Если бы они не трепали языками направо и налево, то все это осталось бы просто дурной шуткой, но такая сдержанность, конечно же, была совсем не в их стиле. Тогда я испытывал к ним сильнейшую антипатию, но впоследствии мне встречалось множество похожих людей, и теперь знаю, что в них не было жестокости - больше высокомерия и глупости. Они оба думали, что перед ними не устоит ни одна женщина, а такие люди больше чем на дураков не тянут.
Они растрепали о своих планах чуть ли не всей труппе. Они разболтали все Эрику Фоссу - актеру их лет, но человеку совершенно иного склада. Они поделились своими намерениями с Юджином Фитцуорреном, потому что у того был вид злодея, не чуждого земных радостей. Не будь они так глупы, им было бы известно, что в прошлом он - президент Англиканской театральной лиги, отдал много сил Актерскому сиротскому приюту и вообще личность высоконравственная. Поэтому вскоре вся труппа была в курсе, считала задуманное гнусностью, но только не знала, как эту глупость остановить.
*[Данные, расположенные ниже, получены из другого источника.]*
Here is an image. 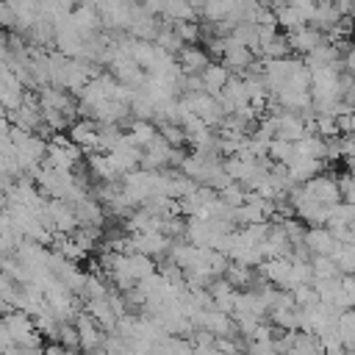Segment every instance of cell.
I'll return each mask as SVG.
<instances>
[{
  "mask_svg": "<svg viewBox=\"0 0 355 355\" xmlns=\"http://www.w3.org/2000/svg\"><path fill=\"white\" fill-rule=\"evenodd\" d=\"M322 205H327V208H333L336 202H341V186H338V180L336 178H330V175H316V178H311V180H305L302 183Z\"/></svg>",
  "mask_w": 355,
  "mask_h": 355,
  "instance_id": "1",
  "label": "cell"
},
{
  "mask_svg": "<svg viewBox=\"0 0 355 355\" xmlns=\"http://www.w3.org/2000/svg\"><path fill=\"white\" fill-rule=\"evenodd\" d=\"M286 39H288V50H294V53H300V55H308V53L316 50L322 42H327V36H324L319 28H313V25H302V28L291 31Z\"/></svg>",
  "mask_w": 355,
  "mask_h": 355,
  "instance_id": "2",
  "label": "cell"
},
{
  "mask_svg": "<svg viewBox=\"0 0 355 355\" xmlns=\"http://www.w3.org/2000/svg\"><path fill=\"white\" fill-rule=\"evenodd\" d=\"M302 244L311 250V255H333V250L338 247V239L333 236L330 227H324V225H313L311 230H305Z\"/></svg>",
  "mask_w": 355,
  "mask_h": 355,
  "instance_id": "3",
  "label": "cell"
},
{
  "mask_svg": "<svg viewBox=\"0 0 355 355\" xmlns=\"http://www.w3.org/2000/svg\"><path fill=\"white\" fill-rule=\"evenodd\" d=\"M208 61H211V58H208V50L200 47V44H183V47L178 50V67H180V72L200 75Z\"/></svg>",
  "mask_w": 355,
  "mask_h": 355,
  "instance_id": "4",
  "label": "cell"
},
{
  "mask_svg": "<svg viewBox=\"0 0 355 355\" xmlns=\"http://www.w3.org/2000/svg\"><path fill=\"white\" fill-rule=\"evenodd\" d=\"M341 22V11L336 8L333 0H316V8H313V17H311V25L319 28L324 36Z\"/></svg>",
  "mask_w": 355,
  "mask_h": 355,
  "instance_id": "5",
  "label": "cell"
},
{
  "mask_svg": "<svg viewBox=\"0 0 355 355\" xmlns=\"http://www.w3.org/2000/svg\"><path fill=\"white\" fill-rule=\"evenodd\" d=\"M225 39H227V36H225ZM222 64H225L227 69H247V67L252 64V50H250V47H244V44H236V42H230V39H227L225 53H222Z\"/></svg>",
  "mask_w": 355,
  "mask_h": 355,
  "instance_id": "6",
  "label": "cell"
},
{
  "mask_svg": "<svg viewBox=\"0 0 355 355\" xmlns=\"http://www.w3.org/2000/svg\"><path fill=\"white\" fill-rule=\"evenodd\" d=\"M227 78H230V72H227V67L225 64H214V61H208L205 67H202V72H200V80H202V89L208 92V94H214V92H219L225 83H227Z\"/></svg>",
  "mask_w": 355,
  "mask_h": 355,
  "instance_id": "7",
  "label": "cell"
},
{
  "mask_svg": "<svg viewBox=\"0 0 355 355\" xmlns=\"http://www.w3.org/2000/svg\"><path fill=\"white\" fill-rule=\"evenodd\" d=\"M330 258H333V263L341 275H355V244H341L338 241V247L333 250Z\"/></svg>",
  "mask_w": 355,
  "mask_h": 355,
  "instance_id": "8",
  "label": "cell"
},
{
  "mask_svg": "<svg viewBox=\"0 0 355 355\" xmlns=\"http://www.w3.org/2000/svg\"><path fill=\"white\" fill-rule=\"evenodd\" d=\"M258 53H261L263 58H283V55H288V39L280 36V33H275L269 42H263V44L258 47Z\"/></svg>",
  "mask_w": 355,
  "mask_h": 355,
  "instance_id": "9",
  "label": "cell"
},
{
  "mask_svg": "<svg viewBox=\"0 0 355 355\" xmlns=\"http://www.w3.org/2000/svg\"><path fill=\"white\" fill-rule=\"evenodd\" d=\"M72 141L80 147H97V125L92 122H78L72 128Z\"/></svg>",
  "mask_w": 355,
  "mask_h": 355,
  "instance_id": "10",
  "label": "cell"
},
{
  "mask_svg": "<svg viewBox=\"0 0 355 355\" xmlns=\"http://www.w3.org/2000/svg\"><path fill=\"white\" fill-rule=\"evenodd\" d=\"M266 153H269L272 158H277L280 164H288V161L294 158V141H286V139H272V141H269V147H266Z\"/></svg>",
  "mask_w": 355,
  "mask_h": 355,
  "instance_id": "11",
  "label": "cell"
},
{
  "mask_svg": "<svg viewBox=\"0 0 355 355\" xmlns=\"http://www.w3.org/2000/svg\"><path fill=\"white\" fill-rule=\"evenodd\" d=\"M189 6H191V11L197 14V17H202V11H205V6H208V0H186Z\"/></svg>",
  "mask_w": 355,
  "mask_h": 355,
  "instance_id": "12",
  "label": "cell"
},
{
  "mask_svg": "<svg viewBox=\"0 0 355 355\" xmlns=\"http://www.w3.org/2000/svg\"><path fill=\"white\" fill-rule=\"evenodd\" d=\"M352 169H355V164H352Z\"/></svg>",
  "mask_w": 355,
  "mask_h": 355,
  "instance_id": "13",
  "label": "cell"
}]
</instances>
Все сошлись на том, что говорить со Студентом бессмысленно - тот не склонен был слушать мало-мальски разумные советы. И потом все отдавали себе отчет в том, что устраивать сексуальные дела молодого человека - занятие неподобающее и вообще старообрядное, что все должно идти своим чередом. Студент рано или поздно должен кому-нибудь сляпать карапуза, - с этим был согласен даже К. Пенджли Спиккернелл, - а если он настолько глуп, что позволяет манипулировать собой паре проходимцев, то кто должен его защитить?
В конце концов стало ясно, что для его защиты, хотя и в довольно ограниченном смысле, избран Мунго Фетч... Нет-нет, Роли, вам вовсе не надо в туалет. Посидите-ка лучше и послушайте... Больше всего за Студента волновались Холройд и Макгрегор, а волновались они от лица сэра Джона и Миледи. Нет, Тресайзы не знали о великом заговоре, ставившем целью освобождение Студента от пут невинности. Сэр Джон решил бы эту проблему коренным образом, но он находился в Ванкувере, а Миледи слишком переживала его отсутствие и при малейшей возможности названивала в больницу. Но Макгрегор и Холройд чувствовали, что эта дурная шутка отражается и на Тресайзах, которым они искренне поклонялись и чья преданность друг другу установила некий стандарт сексуальных отношений в труппе; и если соблюдать этот стандарт, может быть, и не требовалось, то уважать его было обязательно.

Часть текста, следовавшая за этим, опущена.